Many couples stay together after they separate, usually because it’s cheaper to live in one place with one set of bills. This is not possible for everyone, particularly if there is a high level of conflict. The questions then becomes, who moves out? If there are children, generally the family lawyers should insure that the children’s stability is priority. Since instability will be foreseeable, all efforts of minimizing changes for the children should be the goal for both attorneys representing the clients.
Generally, it is the person who will be caring for the children that should stay in the home. However, if there are no minor children presently living with the couple, some common questions will be: Can you afford to get or rent a second home? Will either one of you be keeping the home? Can either of you afford to keep the home? If you are not married, who owns the home?
Do you risk losing your share of the property if you leave? If you have a legal right to a share in the property, you will not lose it by moving out. However, if you move out of the home while your spouse remains, it might be difficult later to convince the court that you should be allowed to return. If there was a domestic violence issue and a restraining order has been temporarily ordered, the restrained party must comply with the court order to move out.
The court will set the issue for another hearing and subsequently decide, including but not limited to, whether the restrained party should still remain out of the home, who should pay the house bills, debts, and what household belonging should be taken out of the home. The issue of the sale of the family home can also be decided. If you are moving out, either by court order or by choice, you have a right to take reasonable share of the household belongings. Again, this may require both attorneys to negotiate who will take the “refrigerator, beds, etc.”
As for household utilities, if the court has not ordered a party to pay, it may be incumbent upon the party whose name is on the bill and living outside the home to provide notice to the other party that he/she will be closing the account. As for joint credit cards with your spouse, consider calling the financial institution and telling them that you are getting a divorce and is closing your account. If you have a line of credit or an open mortgage with your spouse and you are worried about your spouse withdrawing money, you may want to call the bank to “freeze the line of credit.” But keep in mind, all such actions should be discussed with your attorney since the court may deem such actions unfair and even illegal.
Can you lock your spouse out? If there is a restraining order for one spouse and the restrained party violates any portion of the order, you can call the police. There will be a criminal case opened for disobeying a court order (in California, Penal Code section 273.6). Absent a court order, each spouse has a legal right to be in the home as the other, until a court decides otherwise or one of you agrees to move out.

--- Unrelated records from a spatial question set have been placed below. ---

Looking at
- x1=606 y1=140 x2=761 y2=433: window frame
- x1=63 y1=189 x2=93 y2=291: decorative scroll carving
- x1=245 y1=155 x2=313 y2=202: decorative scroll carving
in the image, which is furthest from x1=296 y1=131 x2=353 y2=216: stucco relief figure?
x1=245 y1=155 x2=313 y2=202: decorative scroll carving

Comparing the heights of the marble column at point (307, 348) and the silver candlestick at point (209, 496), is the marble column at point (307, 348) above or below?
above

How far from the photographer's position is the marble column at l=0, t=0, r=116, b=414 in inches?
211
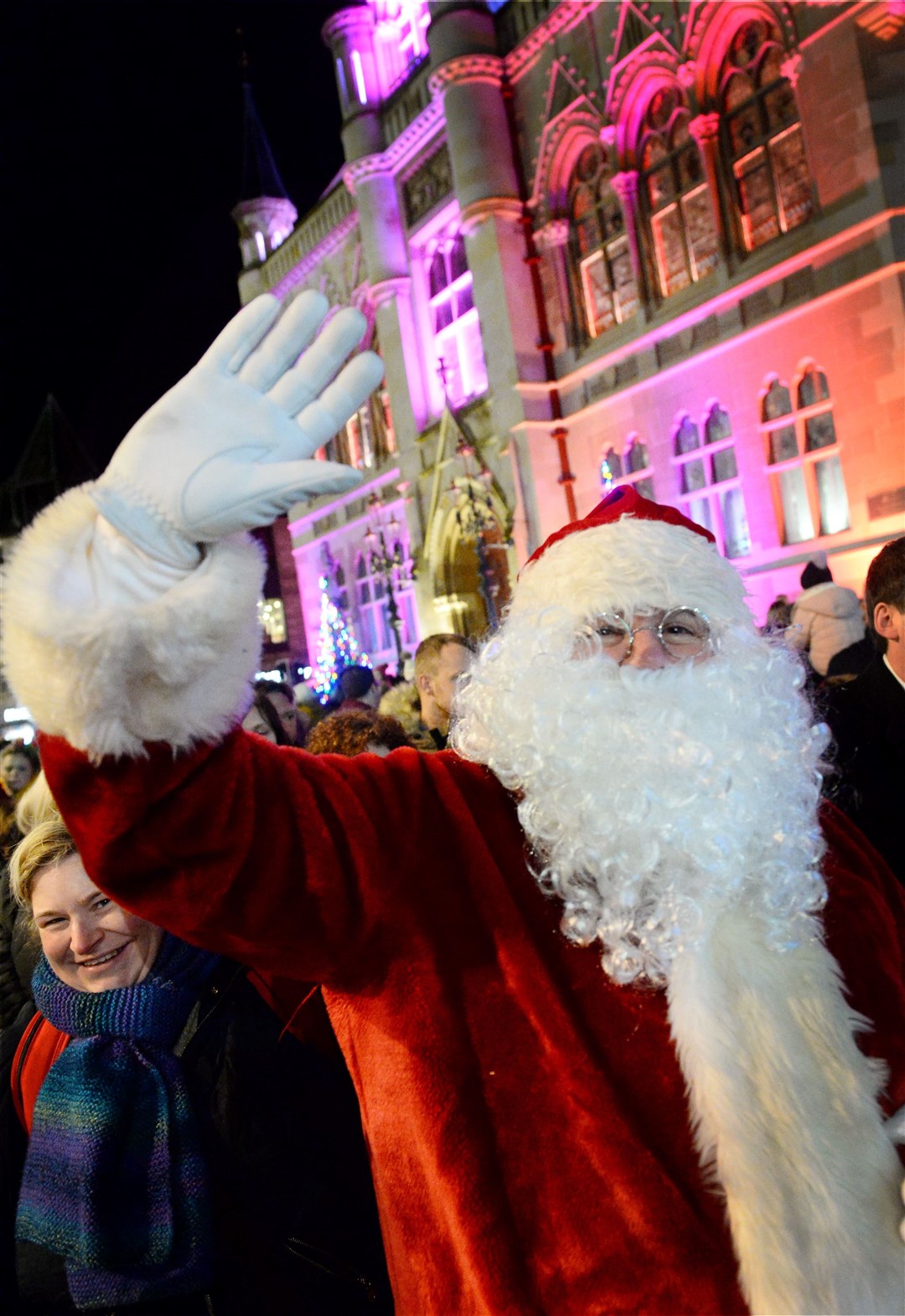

Who should pay the household bills? If you want your spouse or partner to move out, or if you are asking for an order for exclusive occupancy of the home, you should be prepared to pay the household bills, such as the rent or mortgage, utilities, taxes, and the like. You can apply for an order for support from your spouse to help you with these bills. But your spouse may be able to ask that the house be sold and the proceeds be held in trust until your case is resolved. These issues are complex, so speak to a family attorney before deciding what to do.
What can you do if your spouse harasses you after you separate? You can apply for a restraining order. You can ask the court for an order preventing your spouse from calling, emailing, texting or any contact. Additional orders may be made that a spouse should stay away from the home, work, or any relevant location.
In sum, the first decision when you separate will be whether you need to live in separate homes and the collateral issues briefly outlined above. It is best to seek the advice of a family attorney as to all these complex issues when a separation or divorce is sought and imminent.